The new blood test promising to detect a variety of cancers
When cancer cells split, certain proteins typical to tumours and fragments of genetic material enter the blood. A new kind of special test has been developed to detect these traces of cancer to help with early diagnosis. Sebastian Gollnow / dpa

Any fight against cancer is a race against time. The earlier the disease is detected, the greater the chances of survival.

For some time now, researchers have been working on new kinds of blood tests that promise rapid early detection. One of these tests is now said to be able to detect more than 50 different types of cancer with the help of a single sample - and with a level of accuracy that would allow it to be launched on the market.

Some experts, however, say they are still waiting for some questions to be answered.

Scientists have been working on finding indications of tumours in the blood for a long time. Such procedures are also called liquid biopsies.

With these, blood samples can be analysed for what's known as free DNA (cfDNA) circulating in the blood. If cancer cells split, proteins that identify tumours and fragments of genetic material often get into the blood stream.

With a liquid biopsy, genome sequencing is used to detect cancer-typical methylation signatures - i.e. the telltale characteristics of this DNA.

The Galleri test recently presented in the Annals of Oncology journal is also based on this method. According to an independent assessment by Sonja Loges, Director of the Department of Personalised Oncology at the University Hospital Mannheim in Germany, the US scientists carried out their research extremely systematically.

"They first compared three different sequencing methods and then identified the one that was significantly more sensitive than the others."

In the second step, all genes were sequenced and those that had a high association with cancer were compiled. "From this, the authors then developed a so-called panel in the third step, which they tested with a larger group of patients as well as a comparison group," explains Loges, who is also head of the Department of Personalised Medical Oncology at the German Cancer Research Centre.

In total, the study included 2,823 people who had already been diagnosed with cancer and a control group of 1,254 people without cancer from more than 140 medical centres in the US.

The Galleri test was able to detect signs of more than 50 different types of cancer and also assign them to the corresponding tissue in almost 90 per cent of the cases.

However, the success rate varied considerably depending on the stage of the disease. For example, the sensitivity across all cancer types was 16.8 per cent in early stage I, 40.4 per cent in stage II, 77 per cent in stage III and 90.1 per cent in the most advanced stage IV.

Across all four stages, the test correctly detected the presence of cancer in 51.5 per cent of cases.

For cancer researcher Holger Sueltmann, not involved in the Galleri test, these differences are not surprising. "Small tumours in early stages of cancer usually release less DNA into the blood and only this is measured by the test."

The more advanced the stage, the more the sensitivity increases, i.e. the possibility to detect the cancer.

Another variance was seen in the different types of cancer. For example, the test was particularly reliable for some diseases for which there are no screening options so far.

For solid tumours from this area, such as oesophageal, liver and pancreatic cancer, the overall sensitivity was 65.6 per cent. The sensitivity for cancers of the blood was 55.1 per cent.

In comparison, this was only 33.7 per cent for solid tumours due to breast, colon, cervical and prostate cancers.

"These tumours probably release less DNA into the blood," says Loges. "In addition, there are well-established early detection methods for prostate or breast carcinoma, so the corresponding patients in the study group may have had an early tumour stage."

Both Loges and Sueltmann praise the specificity of the test. It describes whether healthy people are also recognised as healthy.

"The authors state this to be 99.5 per cent - if this proves true in larger validation studies, that would be a great finding," comments biochemist Sueltmann.

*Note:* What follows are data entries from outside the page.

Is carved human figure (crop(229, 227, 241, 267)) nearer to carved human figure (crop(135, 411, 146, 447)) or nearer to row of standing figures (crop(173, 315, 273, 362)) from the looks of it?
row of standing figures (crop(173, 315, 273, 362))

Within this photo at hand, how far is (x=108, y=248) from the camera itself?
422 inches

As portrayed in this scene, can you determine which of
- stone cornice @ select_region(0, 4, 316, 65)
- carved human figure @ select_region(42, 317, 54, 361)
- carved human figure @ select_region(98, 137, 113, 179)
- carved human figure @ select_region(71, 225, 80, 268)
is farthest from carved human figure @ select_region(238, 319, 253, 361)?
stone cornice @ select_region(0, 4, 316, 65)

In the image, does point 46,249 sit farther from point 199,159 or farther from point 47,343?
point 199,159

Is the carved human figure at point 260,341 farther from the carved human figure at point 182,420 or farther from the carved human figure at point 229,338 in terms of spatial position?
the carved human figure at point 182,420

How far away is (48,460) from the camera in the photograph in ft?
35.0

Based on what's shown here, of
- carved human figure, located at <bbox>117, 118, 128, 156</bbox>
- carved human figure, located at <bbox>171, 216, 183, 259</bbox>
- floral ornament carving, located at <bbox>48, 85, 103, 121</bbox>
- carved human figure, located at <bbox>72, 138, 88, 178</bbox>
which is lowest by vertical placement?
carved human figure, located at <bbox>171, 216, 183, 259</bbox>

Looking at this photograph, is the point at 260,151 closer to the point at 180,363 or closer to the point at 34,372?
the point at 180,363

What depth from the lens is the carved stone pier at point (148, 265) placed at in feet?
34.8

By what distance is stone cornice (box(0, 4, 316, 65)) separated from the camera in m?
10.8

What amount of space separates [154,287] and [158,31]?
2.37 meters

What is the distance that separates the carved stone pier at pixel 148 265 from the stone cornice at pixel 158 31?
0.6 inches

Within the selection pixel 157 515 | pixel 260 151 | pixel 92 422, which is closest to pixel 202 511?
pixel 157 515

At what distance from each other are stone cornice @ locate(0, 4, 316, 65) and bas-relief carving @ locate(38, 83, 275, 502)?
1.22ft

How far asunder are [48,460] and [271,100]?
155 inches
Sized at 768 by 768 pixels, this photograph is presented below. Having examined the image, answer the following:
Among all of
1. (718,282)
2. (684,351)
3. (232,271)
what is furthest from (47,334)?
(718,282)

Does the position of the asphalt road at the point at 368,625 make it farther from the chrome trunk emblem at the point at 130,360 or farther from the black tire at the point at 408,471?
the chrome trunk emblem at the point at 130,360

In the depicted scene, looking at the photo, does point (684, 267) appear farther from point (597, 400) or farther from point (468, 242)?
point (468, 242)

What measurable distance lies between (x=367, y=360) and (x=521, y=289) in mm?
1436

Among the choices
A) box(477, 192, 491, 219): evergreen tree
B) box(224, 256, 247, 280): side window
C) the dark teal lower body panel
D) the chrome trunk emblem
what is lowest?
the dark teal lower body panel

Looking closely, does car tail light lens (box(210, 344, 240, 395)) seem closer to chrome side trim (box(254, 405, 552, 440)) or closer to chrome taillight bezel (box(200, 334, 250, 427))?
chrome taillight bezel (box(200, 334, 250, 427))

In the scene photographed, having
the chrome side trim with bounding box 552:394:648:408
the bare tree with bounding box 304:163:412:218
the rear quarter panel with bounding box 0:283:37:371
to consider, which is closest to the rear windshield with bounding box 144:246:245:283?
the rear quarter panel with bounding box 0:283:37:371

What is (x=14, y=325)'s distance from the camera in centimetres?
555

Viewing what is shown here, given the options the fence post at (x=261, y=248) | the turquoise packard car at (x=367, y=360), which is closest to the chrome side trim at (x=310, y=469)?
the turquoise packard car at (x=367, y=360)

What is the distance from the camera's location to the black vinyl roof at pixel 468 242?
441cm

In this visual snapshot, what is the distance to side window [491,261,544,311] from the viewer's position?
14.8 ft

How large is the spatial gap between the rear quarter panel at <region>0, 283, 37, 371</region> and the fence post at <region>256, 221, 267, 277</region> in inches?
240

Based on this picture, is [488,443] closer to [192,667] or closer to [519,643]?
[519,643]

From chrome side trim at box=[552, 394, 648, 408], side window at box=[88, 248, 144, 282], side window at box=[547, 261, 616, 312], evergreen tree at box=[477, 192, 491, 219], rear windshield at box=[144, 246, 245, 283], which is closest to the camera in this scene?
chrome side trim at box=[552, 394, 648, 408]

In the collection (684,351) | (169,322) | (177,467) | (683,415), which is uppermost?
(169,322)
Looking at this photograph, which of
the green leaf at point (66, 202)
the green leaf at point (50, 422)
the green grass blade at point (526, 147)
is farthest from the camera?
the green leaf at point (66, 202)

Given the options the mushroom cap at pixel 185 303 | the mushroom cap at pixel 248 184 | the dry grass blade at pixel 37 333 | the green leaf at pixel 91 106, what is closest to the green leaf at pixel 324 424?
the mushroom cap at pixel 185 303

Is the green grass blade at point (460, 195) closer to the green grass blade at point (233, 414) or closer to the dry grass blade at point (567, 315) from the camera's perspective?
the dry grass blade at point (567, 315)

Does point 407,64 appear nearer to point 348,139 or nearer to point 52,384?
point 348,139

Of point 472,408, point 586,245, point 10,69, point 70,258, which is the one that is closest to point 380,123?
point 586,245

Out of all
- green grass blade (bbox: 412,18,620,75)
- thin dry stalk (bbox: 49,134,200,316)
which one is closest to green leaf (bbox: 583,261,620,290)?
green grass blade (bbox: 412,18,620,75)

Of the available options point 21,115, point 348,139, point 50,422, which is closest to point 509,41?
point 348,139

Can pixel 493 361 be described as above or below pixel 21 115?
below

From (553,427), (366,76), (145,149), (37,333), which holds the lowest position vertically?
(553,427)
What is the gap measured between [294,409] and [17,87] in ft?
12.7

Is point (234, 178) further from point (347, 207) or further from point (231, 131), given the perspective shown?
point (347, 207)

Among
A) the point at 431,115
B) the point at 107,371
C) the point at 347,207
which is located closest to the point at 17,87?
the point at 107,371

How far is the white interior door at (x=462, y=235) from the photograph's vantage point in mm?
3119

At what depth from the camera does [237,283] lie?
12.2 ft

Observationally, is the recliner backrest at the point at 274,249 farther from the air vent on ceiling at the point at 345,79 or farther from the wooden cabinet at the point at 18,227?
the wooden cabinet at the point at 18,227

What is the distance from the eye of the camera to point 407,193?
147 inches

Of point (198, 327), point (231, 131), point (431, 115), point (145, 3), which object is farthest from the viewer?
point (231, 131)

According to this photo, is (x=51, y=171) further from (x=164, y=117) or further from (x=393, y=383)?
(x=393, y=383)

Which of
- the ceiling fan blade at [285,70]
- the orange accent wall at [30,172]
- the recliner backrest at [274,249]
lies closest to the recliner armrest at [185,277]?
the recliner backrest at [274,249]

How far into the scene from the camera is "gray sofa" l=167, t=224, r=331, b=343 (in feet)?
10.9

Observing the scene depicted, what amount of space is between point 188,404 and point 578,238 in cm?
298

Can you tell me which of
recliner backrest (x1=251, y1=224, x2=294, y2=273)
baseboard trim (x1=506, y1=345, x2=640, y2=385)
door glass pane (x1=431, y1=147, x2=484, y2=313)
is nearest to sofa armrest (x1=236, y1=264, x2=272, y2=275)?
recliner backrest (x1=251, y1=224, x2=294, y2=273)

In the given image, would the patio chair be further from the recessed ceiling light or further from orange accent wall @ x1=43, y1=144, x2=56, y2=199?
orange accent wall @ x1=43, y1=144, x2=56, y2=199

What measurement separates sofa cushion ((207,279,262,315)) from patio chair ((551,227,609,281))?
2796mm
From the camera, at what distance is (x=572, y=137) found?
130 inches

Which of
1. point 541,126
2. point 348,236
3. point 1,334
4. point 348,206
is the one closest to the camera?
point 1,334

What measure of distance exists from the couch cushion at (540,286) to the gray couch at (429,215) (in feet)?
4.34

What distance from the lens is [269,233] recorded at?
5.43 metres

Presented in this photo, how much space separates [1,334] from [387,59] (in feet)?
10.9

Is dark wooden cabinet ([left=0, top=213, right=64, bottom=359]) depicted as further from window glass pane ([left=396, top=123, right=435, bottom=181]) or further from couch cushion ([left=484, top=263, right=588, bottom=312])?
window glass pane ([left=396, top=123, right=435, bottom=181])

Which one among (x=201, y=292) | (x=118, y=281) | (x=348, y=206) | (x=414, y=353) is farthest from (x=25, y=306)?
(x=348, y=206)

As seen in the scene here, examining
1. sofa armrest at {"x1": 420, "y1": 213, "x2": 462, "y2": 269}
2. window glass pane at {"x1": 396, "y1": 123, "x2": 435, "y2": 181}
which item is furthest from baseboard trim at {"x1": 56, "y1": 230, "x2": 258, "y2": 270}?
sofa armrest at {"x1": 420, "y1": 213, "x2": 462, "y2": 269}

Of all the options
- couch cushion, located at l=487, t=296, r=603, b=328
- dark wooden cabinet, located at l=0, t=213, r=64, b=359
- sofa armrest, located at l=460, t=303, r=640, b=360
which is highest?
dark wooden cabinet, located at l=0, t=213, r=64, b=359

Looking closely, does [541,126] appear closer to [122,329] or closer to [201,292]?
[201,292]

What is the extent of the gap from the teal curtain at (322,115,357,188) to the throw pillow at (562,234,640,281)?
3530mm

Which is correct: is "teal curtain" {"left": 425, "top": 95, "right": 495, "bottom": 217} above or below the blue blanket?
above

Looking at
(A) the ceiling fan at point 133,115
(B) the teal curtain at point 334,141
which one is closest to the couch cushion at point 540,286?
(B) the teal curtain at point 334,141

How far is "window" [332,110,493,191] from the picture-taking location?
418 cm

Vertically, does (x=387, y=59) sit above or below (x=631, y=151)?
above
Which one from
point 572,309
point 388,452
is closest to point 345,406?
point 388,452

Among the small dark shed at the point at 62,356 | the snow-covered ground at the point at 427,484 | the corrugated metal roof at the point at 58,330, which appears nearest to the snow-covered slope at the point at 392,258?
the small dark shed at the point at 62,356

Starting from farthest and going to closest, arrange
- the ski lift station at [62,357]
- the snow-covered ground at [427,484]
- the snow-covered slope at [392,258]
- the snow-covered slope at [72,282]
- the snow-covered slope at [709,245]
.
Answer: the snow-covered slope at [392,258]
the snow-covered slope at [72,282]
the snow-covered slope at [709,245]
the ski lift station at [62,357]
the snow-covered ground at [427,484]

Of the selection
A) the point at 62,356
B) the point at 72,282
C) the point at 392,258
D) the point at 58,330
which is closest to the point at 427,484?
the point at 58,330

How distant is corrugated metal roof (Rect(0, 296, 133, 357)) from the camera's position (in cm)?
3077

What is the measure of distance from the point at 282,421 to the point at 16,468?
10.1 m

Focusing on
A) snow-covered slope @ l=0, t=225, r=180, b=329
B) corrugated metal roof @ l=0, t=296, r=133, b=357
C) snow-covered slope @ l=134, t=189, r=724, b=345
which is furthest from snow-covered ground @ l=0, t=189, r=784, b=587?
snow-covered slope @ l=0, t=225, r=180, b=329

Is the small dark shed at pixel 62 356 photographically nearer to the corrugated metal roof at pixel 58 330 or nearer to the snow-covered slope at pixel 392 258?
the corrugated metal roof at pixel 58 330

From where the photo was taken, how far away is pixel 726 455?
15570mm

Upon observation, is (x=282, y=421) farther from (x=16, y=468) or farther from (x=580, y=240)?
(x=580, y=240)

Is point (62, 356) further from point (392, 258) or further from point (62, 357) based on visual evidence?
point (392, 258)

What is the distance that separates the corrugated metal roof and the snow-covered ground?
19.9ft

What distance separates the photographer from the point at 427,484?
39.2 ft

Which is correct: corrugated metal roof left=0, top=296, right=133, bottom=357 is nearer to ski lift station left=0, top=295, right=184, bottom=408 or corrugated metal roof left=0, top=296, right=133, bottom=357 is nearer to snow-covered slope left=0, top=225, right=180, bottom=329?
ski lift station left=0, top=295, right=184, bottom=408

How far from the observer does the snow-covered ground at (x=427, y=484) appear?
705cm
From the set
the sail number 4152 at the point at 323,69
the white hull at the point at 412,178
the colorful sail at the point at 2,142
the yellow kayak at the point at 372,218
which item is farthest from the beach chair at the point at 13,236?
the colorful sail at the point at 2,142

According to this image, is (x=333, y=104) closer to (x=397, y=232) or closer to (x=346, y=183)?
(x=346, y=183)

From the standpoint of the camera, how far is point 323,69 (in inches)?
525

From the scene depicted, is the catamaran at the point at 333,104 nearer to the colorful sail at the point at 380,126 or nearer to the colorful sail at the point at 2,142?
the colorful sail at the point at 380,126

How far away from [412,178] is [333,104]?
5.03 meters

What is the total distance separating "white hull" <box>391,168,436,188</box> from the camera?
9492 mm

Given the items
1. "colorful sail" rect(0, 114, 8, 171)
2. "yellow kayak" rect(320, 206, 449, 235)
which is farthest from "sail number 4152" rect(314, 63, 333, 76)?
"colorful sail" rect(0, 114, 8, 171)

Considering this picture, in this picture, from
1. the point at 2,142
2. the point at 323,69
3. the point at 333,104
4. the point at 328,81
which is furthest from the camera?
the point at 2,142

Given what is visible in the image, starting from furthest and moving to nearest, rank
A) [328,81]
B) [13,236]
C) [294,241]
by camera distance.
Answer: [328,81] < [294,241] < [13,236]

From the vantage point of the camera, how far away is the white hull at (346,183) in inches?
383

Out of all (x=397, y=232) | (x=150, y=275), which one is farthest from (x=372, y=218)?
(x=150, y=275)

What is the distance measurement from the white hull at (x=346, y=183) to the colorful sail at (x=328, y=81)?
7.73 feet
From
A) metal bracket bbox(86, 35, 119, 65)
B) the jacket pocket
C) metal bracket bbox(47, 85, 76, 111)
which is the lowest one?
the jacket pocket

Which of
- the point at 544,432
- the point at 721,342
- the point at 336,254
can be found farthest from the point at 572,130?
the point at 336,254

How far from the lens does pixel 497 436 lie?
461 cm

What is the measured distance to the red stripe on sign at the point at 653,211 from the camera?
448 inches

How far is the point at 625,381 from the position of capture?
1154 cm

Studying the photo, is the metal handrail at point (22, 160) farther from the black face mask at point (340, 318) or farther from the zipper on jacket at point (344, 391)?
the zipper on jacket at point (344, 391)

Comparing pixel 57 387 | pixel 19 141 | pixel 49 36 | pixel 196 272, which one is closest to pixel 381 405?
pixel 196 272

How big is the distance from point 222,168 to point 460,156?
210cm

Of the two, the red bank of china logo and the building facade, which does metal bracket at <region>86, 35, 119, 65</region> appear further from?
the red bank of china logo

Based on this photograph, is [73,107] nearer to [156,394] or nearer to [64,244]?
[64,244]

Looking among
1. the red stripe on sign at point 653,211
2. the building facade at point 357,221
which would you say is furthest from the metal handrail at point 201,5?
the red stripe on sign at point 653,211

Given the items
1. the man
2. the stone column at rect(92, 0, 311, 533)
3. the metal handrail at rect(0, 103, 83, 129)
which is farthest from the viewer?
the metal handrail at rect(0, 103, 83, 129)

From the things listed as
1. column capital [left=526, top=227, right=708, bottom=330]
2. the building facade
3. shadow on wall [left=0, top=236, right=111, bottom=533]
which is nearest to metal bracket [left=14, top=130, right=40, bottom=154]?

Earlier blood tests had performed much worse in this respect. A high specificity is important in order to spare healthy people unnecessary follow-up diagnostics.

Sonja Loges notes that the study excluded a large number of people from the healthy control group because of secondary diseases. Certain other diseases could also cause changes in the results.

"So a question mark remains: Would the test have been false positive more often if there had been more people in the group without cancer but with diseases of the same organ systems?" Loges and Sueltmann believe that larger population studies are needed to answer such questions.

In fact, the authors have announced a larger-scale pilot project in cooperation with the National Health Service (NHS) of England as well as three further US studies.

Independently of this, the company that developed the test and financed the studies is already offering Galleri on its website in the US - a step that the two experts we spoke to see as premature.

Holger Sueltmann says there may be a danger to suggesting a false sense of security. "As good and advanced as the study is, such a test of course always means only a snapshot. This touches on a fundamental problem: when is the best time for such a screening and how often does it have to be carried out?"

If we want to offer such a test procedure across an entire population, he says, cost also become a major question.